Task to complete: One number is the whole answer: how many lines of the records include "what".

── Extracted data

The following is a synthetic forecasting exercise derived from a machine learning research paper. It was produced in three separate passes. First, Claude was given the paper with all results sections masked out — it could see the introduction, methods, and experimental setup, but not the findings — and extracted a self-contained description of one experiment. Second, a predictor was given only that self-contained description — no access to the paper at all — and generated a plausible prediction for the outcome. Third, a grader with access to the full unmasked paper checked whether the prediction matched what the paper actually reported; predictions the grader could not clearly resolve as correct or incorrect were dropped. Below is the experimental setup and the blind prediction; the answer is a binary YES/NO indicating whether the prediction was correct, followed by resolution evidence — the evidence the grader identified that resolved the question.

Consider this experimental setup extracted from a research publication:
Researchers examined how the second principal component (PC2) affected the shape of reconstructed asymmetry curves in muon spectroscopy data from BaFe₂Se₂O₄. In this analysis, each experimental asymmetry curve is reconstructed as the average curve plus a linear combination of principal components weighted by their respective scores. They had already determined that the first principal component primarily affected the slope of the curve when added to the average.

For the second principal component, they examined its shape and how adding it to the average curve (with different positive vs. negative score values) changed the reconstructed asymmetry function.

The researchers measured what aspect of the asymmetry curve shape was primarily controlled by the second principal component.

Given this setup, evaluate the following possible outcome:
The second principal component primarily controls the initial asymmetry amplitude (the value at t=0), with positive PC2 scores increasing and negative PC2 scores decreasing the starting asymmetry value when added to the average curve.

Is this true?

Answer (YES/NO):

────

Answer to this task: 2